**Activity**
All records below are to be set down precisely as written, excluding pictures.

(Web page caption snippets)

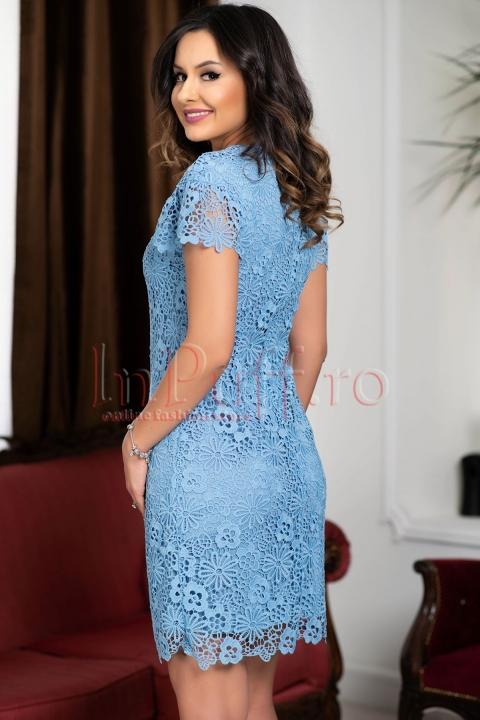 Rochie din broderie bleu cu maneca scurta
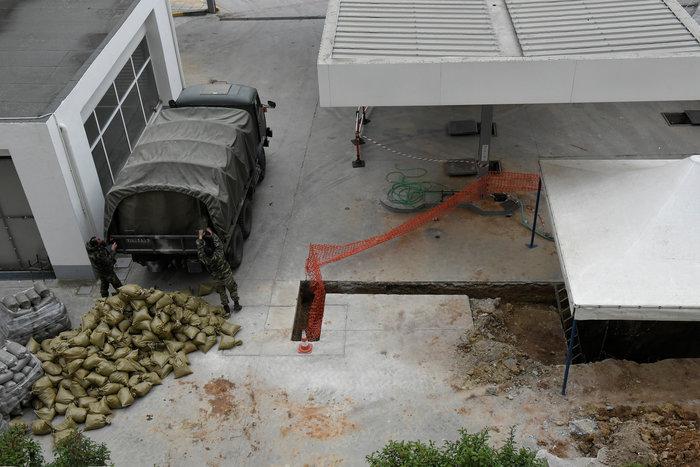 Επιχείρηση - βόμβα: Ξεκίνησε η εκκένωση του Κορδελιού - εικόνα 6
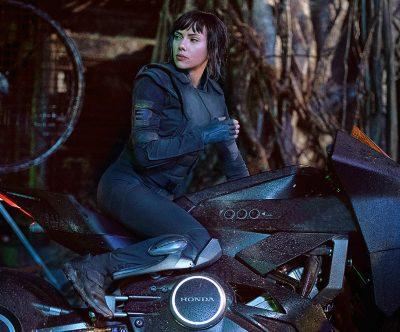 Scarlett Johansson pilota moto futurista em nova foto de A Vigilante do Amanhã – Ghost in the Shell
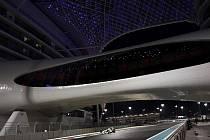 Jenson Button v Brawnu podjíždí část hotelu v Abú Zabí.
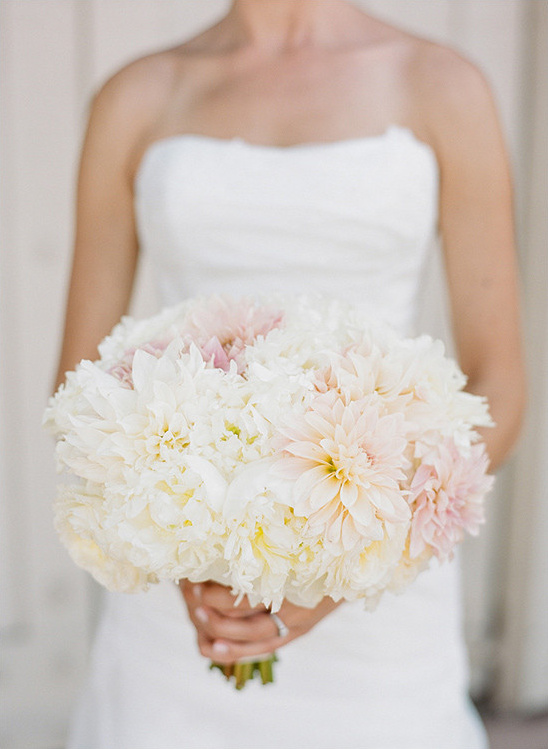 soft pink and white bridal bouquet @weddingchicks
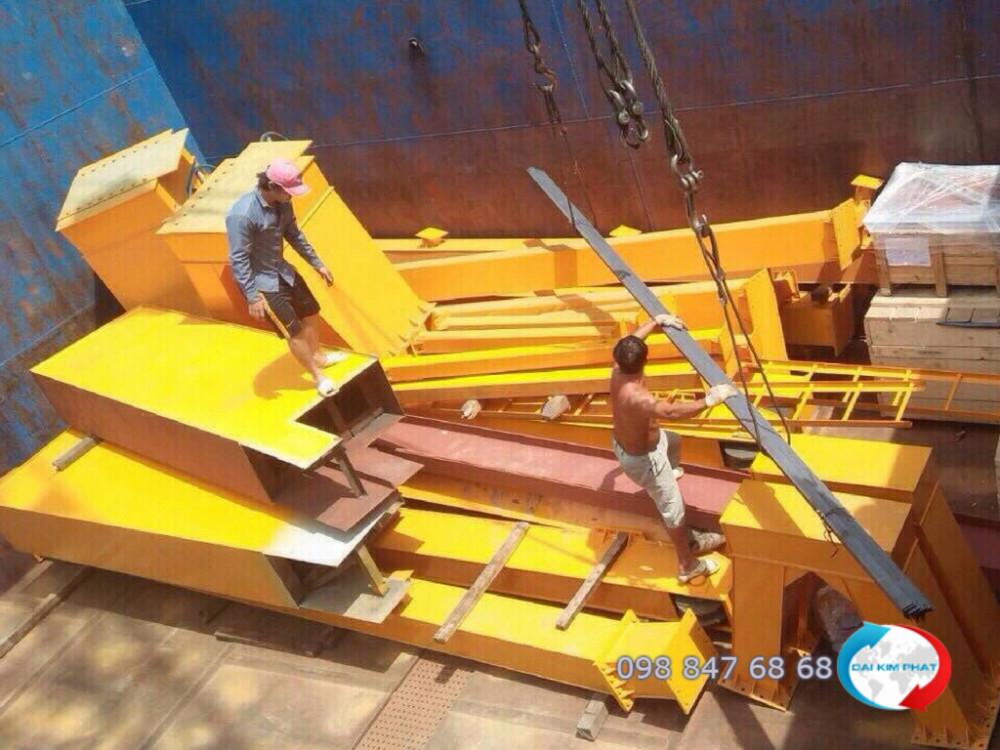 Vận chuyển sắt thép công trình - vận chuyển khung nhà thép tiền chế bằng sà lan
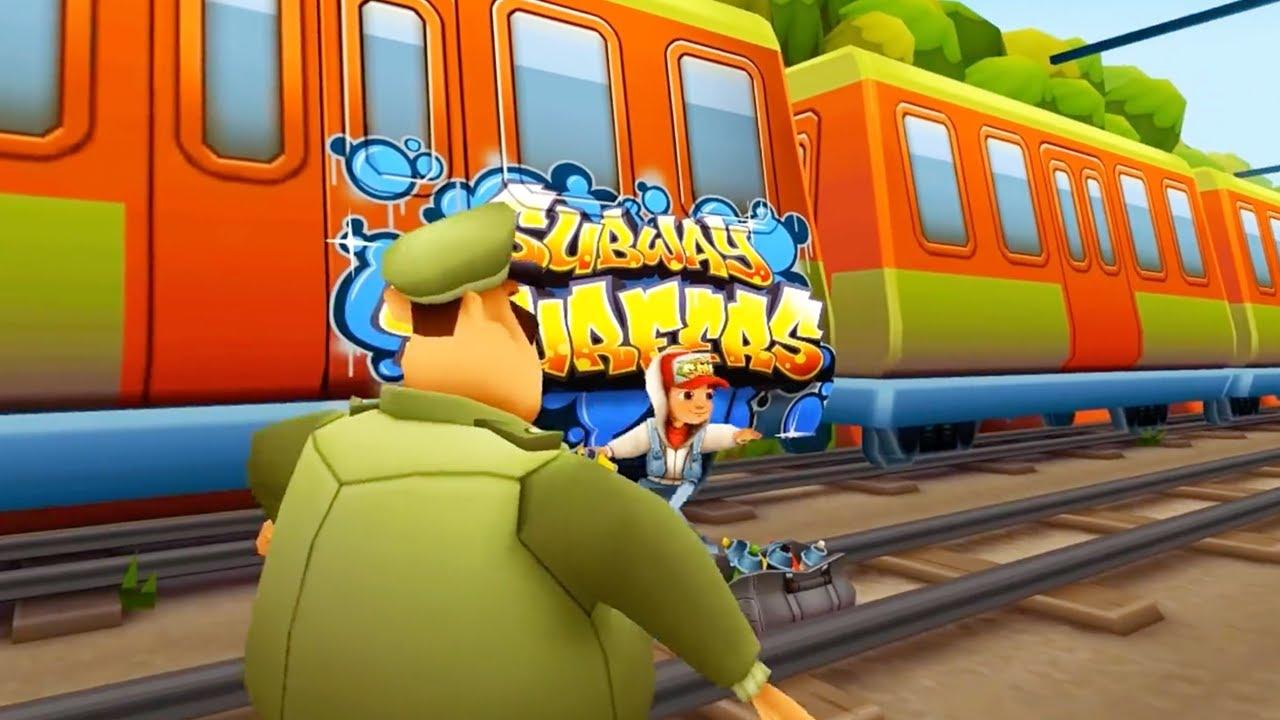 電車で警察と鬼ごっこするゲームでチートを使う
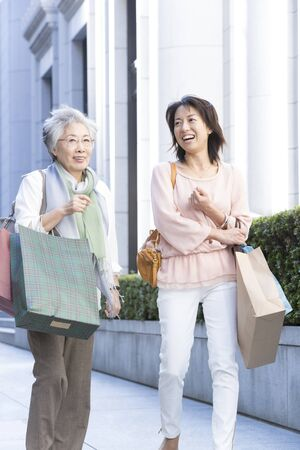 step daughter: Mother and daughter to shop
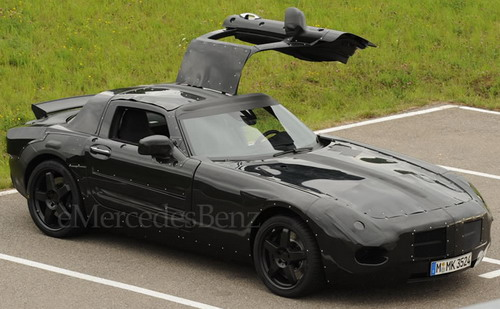 spy_shots_mercedes_benz_slc_gullwing_new_images_1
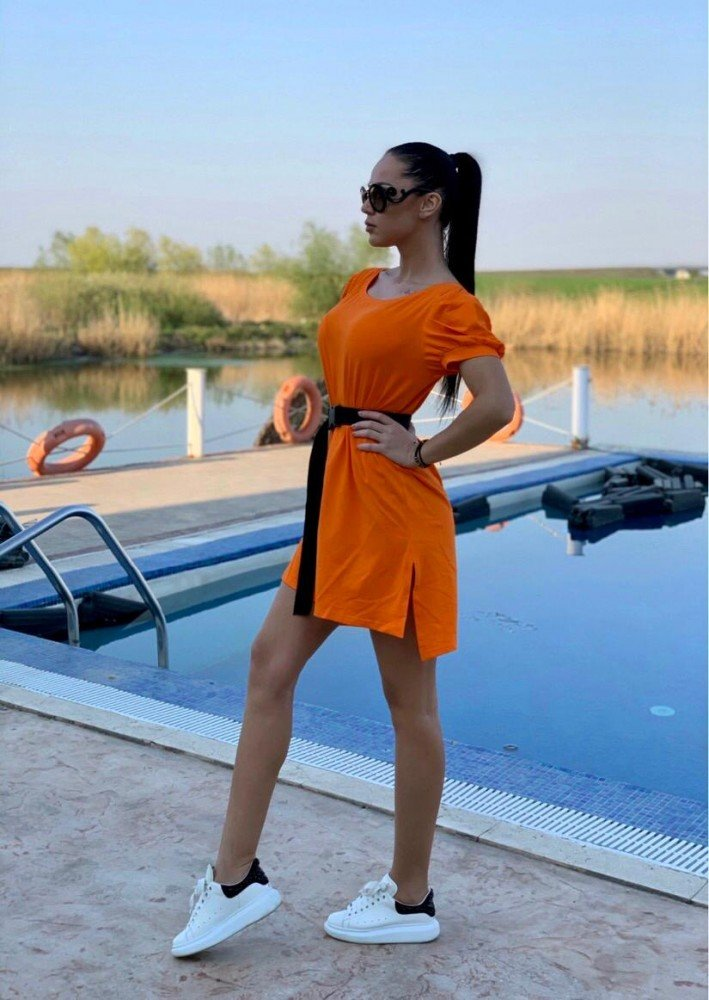 Rochie scurta de zi portocalie cu umeri bufant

**Task solution**
 Rochie din broderie bleu cu maneca scurta
 Επιχείρηση - βόμβα: Ξεκίνησε η εκκένωση του Κορδελιού - εικόνα 6
 Scarlett Johansson pilota moto futurista em nova foto de A Vigilante do Amanhã – Ghost in the Shell
 Jenson Button v Brawnu podjíždí část hotelu v Abú Zabí.
 soft pink and white bridal bouquet @weddingchicks
 Vận chuyển sắt thép công trình - vận chuyển khung nhà thép tiền chế bằng sà lan
 電車で警察と鬼ごっこするゲームでチートを使う
 step daughter: Mother and daughter to shop
 spy_shots_mercedes_benz_slc_gullwing_new_images_1
 Rochie scurta de zi portocalie cu umeri bufant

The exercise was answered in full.